You should now see: a normal result dict with the answer containing 391 and degraded: False. The reliability wrappers are invisible when nothing fails, which is exactly the point. Steps 1 to 7 need no key.

Step 9: Show it

Post in the chat one section from the demo where a fault was handled: the retry recovery (A), the loop stopped (B), the safe degrade (C), or the blocked risky action (D).

If you get stuck

ModuleNotFoundError: anthropic -> pip install anthropic python-dotenv (M4 libraries).
demo_mock.py cannot find agent/reliability -> run it from inside the folder with the solution .py files.
The demo seems to pause -> it should not; backoff sleep is stubbed with sleep=lambda x: None. If you call agent.run yourself, pass that too or it will really wait.
ANTHROPIC_API_KEY error in Step 8 -> your .env is not named exactly .env, or the key line is wrong. See api-keys.md. Steps 1 to 7 need no key.

Check yourself

Why retry only on "transient" errors, and not on every error?
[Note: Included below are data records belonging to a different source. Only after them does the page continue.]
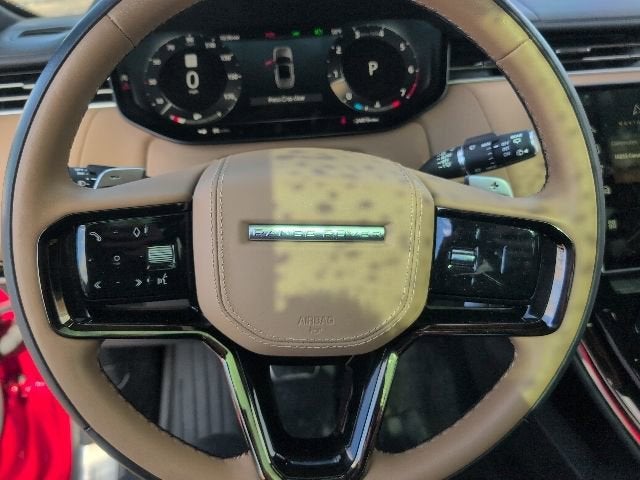 2023 Land Rover Range Rover Sport SE Dynamic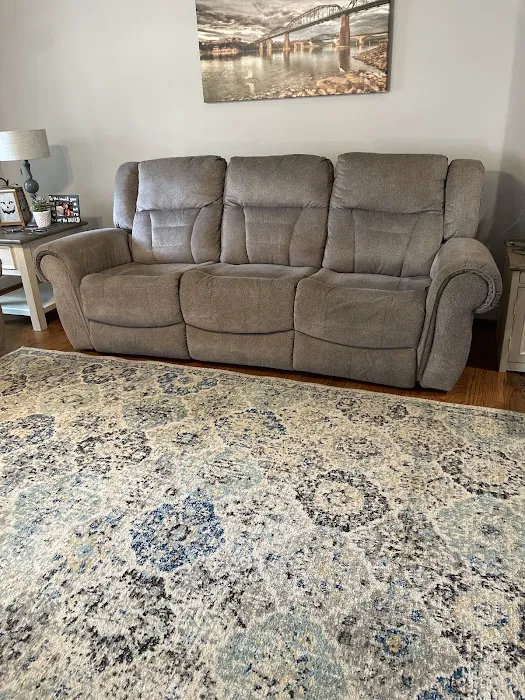 Stanley Steemer Picture 9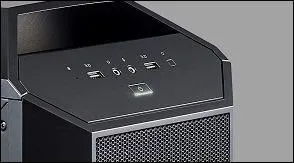 Quelle est la spécificité des derniers boîtiers MasterCase de CoolerMaster ?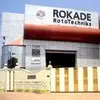 Kumar Rokade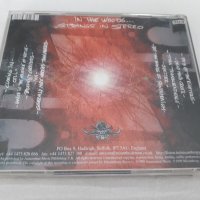 IN THE WOODS – Strange In Stereo (1999), снимка 4 - CD дискове - 29190302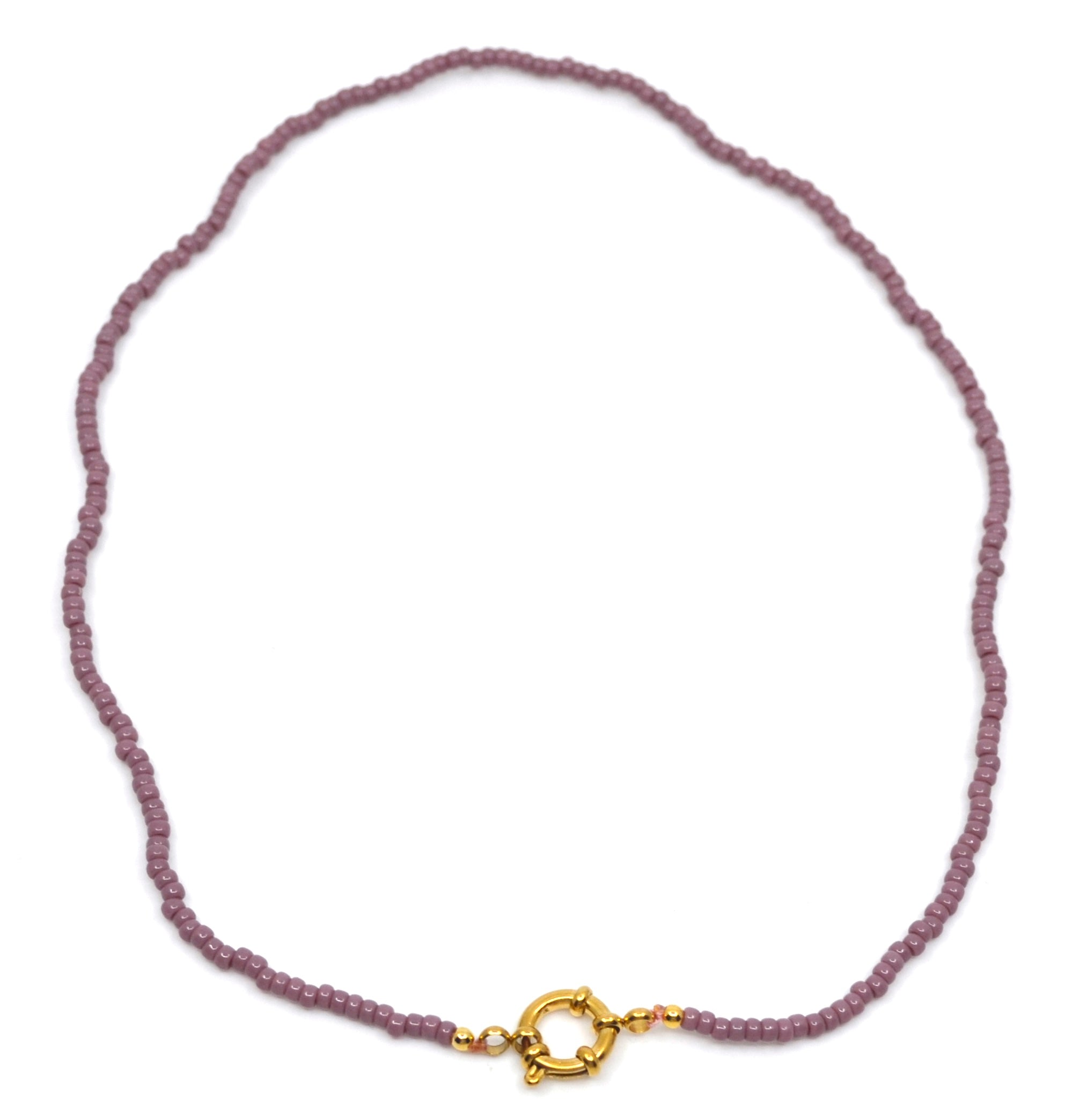 Bert Ketting Lola Mauve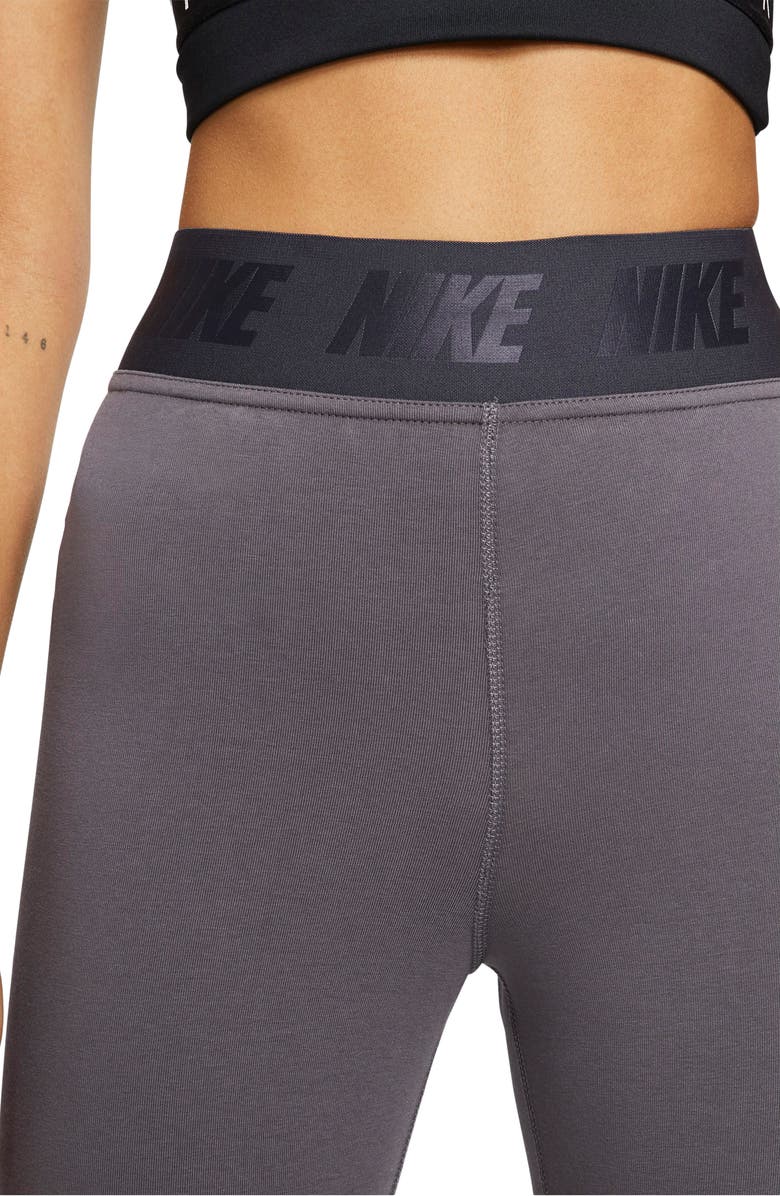 Nike x Maria Sharapova Legasee Leggings, Alternate, color,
A transient error (rate limit, 503, timeout) is likely to succeed if you wait and try again. A permanent error (an invalid prompt, a 400) will fail every time, so retrying it just wastes time and money. Retry the recoverable ones; fail fast on the rest.

What does a step cap protect you from?

A runaway loop: an agent that keeps calling tools and never finishes, spending tokens (money) on every call. The cap stops the run after a set number of steps. Observability (M20) shows the loop; the cap prevents the bill.

Why gate some tools behind human approval but not others?

Reading data is safe to automate. Actions that change the world (send email, delete, spend, deploy) are irreversible or outward-facing, so a wrong or manipulated agent could do real harm. Those get a human yes first; the agent only proposes them.

What does "graceful degradation" mean here?

When the agent cannot succeed (a real outage), it returns a calm, safe message and marks the result degraded, instead of crashing with an error. A predictable safe failure beats an ugly one.